Where does the word "plain" occur in the entries below? Copy every line that has it.

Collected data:
***
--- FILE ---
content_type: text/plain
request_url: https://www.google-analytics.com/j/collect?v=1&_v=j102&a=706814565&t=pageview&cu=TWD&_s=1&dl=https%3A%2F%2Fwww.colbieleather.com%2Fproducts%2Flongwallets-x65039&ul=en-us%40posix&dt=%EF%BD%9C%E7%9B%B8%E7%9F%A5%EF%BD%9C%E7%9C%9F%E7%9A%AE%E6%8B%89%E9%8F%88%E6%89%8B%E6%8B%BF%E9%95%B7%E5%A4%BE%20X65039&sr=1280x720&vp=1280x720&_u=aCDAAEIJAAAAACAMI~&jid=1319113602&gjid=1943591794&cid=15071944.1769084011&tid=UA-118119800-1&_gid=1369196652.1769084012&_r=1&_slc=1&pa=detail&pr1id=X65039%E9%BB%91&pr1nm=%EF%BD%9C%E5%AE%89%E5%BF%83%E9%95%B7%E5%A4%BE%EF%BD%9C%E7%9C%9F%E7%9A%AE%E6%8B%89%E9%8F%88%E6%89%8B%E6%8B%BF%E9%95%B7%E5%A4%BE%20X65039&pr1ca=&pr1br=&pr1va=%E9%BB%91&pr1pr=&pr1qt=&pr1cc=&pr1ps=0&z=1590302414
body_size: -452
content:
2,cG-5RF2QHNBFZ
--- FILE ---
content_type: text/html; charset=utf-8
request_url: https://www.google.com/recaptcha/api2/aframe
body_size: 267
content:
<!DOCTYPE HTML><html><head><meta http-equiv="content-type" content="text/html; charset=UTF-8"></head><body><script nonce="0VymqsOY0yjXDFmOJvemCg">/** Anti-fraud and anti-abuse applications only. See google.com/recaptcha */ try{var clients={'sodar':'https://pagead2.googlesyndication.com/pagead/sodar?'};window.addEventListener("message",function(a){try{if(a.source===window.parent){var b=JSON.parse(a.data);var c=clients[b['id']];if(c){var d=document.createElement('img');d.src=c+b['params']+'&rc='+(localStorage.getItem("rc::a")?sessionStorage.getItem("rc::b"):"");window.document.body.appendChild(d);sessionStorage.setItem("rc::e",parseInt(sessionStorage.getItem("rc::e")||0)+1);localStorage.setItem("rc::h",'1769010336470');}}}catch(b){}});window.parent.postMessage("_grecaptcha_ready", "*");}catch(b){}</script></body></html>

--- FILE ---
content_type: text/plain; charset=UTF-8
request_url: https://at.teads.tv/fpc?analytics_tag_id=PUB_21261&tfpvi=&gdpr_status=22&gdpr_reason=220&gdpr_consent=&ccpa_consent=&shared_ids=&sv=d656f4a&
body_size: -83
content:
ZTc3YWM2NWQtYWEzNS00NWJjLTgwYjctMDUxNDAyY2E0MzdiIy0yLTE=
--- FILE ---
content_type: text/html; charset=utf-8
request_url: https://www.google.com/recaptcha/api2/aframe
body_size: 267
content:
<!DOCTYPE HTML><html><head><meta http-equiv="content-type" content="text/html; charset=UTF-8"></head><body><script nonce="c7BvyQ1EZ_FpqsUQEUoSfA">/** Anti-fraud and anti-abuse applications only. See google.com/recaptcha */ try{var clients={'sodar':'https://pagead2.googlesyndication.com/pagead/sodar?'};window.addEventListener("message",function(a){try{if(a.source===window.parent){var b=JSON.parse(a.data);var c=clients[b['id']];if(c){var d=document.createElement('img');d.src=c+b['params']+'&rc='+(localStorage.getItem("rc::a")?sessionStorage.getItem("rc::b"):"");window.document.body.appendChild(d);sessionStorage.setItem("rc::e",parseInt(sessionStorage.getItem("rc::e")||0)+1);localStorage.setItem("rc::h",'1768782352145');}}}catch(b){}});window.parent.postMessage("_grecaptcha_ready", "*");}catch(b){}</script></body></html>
***
Reply to the task:
content_type: text/plain
content_type: text/plain; charset=UTF-8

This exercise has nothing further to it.